North Korea launched an “unknown” ballistic missile on Monday towards the Sea of Japan, also called the East Sea, the South Korean Joint Chiefs of Staff announced, the day of the secretary’s visit to Seoul President Antony Blinken.
“Our military detected a projectile, presumed to be an intermediate-range ballistic missile, launched from the Pyongyang region towards the East Sea around 12 p.m.” (4 a.m. in Switzerland), indicated the South Joint Staff -Korean.
The Japanese Defense Ministry also announced on X that it had detected a missile launch from North Korea, adding that the projectile appeared to have fallen into the sea.
This is the first missile test by North Korea this year. The last shots, a salvo of short-range ballistic missiles, took place on November 6, a few hours before the presidential election in the United States. The previous week North Korea tested what it said was its new solid-fuel intercontinental ballistic missile (ICBM), the most advanced in its arsenal.
Blinken’s Asian tour
This shot comes the day Antony Blinken makes a farewell tour to Seoul and Tokyo before Donald Trump arrives at the White House.
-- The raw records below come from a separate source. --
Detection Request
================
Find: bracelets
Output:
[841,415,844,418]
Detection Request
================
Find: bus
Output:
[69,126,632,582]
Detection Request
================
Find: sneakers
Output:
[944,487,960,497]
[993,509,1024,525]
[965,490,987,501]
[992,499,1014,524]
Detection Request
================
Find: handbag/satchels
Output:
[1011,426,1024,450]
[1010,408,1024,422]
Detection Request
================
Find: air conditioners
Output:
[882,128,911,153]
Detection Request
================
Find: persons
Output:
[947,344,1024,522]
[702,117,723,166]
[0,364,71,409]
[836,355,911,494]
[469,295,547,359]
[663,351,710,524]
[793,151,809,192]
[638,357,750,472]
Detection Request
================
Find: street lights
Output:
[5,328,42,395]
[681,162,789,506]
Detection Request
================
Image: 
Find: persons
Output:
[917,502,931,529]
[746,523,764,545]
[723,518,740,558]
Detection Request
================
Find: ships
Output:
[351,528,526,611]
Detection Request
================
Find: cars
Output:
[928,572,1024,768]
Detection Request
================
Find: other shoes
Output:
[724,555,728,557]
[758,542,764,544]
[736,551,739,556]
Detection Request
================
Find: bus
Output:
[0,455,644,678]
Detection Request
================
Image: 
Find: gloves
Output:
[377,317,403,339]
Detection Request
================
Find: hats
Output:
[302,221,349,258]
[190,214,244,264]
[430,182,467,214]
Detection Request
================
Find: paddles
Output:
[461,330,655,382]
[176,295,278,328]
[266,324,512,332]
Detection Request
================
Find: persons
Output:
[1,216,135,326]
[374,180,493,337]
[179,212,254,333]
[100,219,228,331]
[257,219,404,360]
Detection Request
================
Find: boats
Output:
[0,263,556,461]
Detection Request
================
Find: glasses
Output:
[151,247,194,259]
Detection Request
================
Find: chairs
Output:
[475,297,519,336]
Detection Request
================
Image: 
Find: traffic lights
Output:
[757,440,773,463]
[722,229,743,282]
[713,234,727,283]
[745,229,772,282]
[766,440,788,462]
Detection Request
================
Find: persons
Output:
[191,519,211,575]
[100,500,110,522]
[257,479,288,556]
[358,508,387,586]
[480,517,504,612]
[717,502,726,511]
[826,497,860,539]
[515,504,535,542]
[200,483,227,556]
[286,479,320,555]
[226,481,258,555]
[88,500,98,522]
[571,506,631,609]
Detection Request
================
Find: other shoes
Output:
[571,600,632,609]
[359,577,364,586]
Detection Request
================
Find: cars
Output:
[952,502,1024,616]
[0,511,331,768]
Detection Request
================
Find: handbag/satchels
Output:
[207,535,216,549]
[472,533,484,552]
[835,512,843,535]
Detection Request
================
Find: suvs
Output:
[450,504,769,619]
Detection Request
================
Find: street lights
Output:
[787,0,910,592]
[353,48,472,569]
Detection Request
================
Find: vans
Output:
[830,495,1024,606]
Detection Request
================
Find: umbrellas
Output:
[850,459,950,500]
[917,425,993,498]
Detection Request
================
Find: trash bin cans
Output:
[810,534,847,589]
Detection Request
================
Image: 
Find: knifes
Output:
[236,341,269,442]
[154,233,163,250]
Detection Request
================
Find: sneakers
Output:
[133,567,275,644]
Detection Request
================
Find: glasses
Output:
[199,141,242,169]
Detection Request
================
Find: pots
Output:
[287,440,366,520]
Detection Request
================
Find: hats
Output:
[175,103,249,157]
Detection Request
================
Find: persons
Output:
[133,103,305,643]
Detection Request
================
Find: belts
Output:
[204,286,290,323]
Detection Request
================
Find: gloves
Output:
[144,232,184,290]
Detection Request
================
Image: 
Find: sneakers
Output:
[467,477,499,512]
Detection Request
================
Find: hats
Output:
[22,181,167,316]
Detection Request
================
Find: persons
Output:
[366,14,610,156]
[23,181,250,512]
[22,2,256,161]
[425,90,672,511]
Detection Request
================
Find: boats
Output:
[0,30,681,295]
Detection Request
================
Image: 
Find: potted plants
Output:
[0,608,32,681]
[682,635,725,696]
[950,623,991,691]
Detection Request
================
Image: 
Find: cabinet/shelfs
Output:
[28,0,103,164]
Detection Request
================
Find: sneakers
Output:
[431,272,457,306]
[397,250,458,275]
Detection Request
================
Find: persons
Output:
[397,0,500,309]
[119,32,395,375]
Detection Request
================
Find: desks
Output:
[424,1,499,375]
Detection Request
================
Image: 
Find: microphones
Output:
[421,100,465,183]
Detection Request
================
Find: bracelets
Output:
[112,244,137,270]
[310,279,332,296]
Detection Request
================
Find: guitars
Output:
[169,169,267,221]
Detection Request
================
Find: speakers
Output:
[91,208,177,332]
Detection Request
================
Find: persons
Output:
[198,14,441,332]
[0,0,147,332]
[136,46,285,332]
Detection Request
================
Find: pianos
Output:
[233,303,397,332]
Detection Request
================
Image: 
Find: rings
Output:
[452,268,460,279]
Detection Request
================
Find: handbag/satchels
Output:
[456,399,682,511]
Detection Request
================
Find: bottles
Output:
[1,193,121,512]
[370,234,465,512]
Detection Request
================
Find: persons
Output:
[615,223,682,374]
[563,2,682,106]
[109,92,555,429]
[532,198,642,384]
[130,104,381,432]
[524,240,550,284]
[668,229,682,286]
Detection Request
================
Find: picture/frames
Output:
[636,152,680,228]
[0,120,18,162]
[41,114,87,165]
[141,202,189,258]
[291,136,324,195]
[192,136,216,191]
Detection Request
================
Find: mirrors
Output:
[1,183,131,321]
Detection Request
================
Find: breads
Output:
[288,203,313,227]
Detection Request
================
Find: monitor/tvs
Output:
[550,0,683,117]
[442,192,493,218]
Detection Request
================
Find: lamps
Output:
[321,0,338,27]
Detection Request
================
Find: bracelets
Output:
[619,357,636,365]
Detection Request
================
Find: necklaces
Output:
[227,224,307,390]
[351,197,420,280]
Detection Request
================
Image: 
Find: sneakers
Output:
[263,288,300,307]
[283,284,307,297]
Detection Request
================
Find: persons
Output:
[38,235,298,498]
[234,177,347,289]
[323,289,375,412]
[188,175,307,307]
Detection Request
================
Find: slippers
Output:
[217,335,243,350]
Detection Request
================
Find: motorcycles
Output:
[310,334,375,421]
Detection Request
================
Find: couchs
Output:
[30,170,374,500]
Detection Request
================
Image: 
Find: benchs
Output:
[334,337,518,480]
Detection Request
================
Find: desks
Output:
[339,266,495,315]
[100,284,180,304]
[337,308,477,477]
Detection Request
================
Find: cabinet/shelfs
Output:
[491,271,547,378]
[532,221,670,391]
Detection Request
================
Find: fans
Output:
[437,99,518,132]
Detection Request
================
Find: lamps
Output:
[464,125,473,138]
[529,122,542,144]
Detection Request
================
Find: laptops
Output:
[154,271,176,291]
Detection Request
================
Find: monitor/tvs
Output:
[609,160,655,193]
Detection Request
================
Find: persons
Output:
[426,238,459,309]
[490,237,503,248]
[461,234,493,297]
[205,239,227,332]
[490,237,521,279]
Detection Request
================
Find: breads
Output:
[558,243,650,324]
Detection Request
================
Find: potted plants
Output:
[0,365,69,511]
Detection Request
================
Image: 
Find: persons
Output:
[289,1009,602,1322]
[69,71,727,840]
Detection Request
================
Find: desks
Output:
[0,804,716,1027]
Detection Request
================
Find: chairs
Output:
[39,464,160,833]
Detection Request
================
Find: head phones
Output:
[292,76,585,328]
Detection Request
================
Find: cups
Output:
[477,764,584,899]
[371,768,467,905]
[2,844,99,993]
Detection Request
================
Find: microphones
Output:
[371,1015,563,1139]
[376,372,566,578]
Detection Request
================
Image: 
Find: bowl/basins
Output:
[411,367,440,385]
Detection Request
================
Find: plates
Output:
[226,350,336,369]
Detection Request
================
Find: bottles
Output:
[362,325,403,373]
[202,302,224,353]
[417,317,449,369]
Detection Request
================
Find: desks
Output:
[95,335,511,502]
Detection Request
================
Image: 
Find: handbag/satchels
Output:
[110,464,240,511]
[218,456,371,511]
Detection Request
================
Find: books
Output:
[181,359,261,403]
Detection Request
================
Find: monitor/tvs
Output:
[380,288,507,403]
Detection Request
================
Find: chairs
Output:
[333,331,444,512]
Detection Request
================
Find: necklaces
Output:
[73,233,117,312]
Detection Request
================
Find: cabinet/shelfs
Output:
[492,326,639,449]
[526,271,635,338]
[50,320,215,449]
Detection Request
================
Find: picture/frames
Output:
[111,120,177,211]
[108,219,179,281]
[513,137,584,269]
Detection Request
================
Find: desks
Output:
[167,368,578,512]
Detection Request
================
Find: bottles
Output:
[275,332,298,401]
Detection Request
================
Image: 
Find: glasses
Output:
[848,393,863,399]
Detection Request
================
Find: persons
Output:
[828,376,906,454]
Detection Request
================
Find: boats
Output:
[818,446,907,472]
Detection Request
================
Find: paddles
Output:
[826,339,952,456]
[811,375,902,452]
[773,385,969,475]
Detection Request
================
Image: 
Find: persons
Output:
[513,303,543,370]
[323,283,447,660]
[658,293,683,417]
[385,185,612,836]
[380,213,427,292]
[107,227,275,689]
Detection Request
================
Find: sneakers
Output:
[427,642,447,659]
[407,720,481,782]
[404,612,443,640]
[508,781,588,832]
Under the presidency of Joe Biden, South Korea, the United States and Japan have considerably strengthened their military alliance in the face of threats from North Korea, a country with nuclear weapons.
It also comes at a time when South Korea is plunged into one of the worst political crises in its history, after the failed proclamation of martial law by President Yoon Suk Yeol who was subsequently dismissed and is threatened with arrest.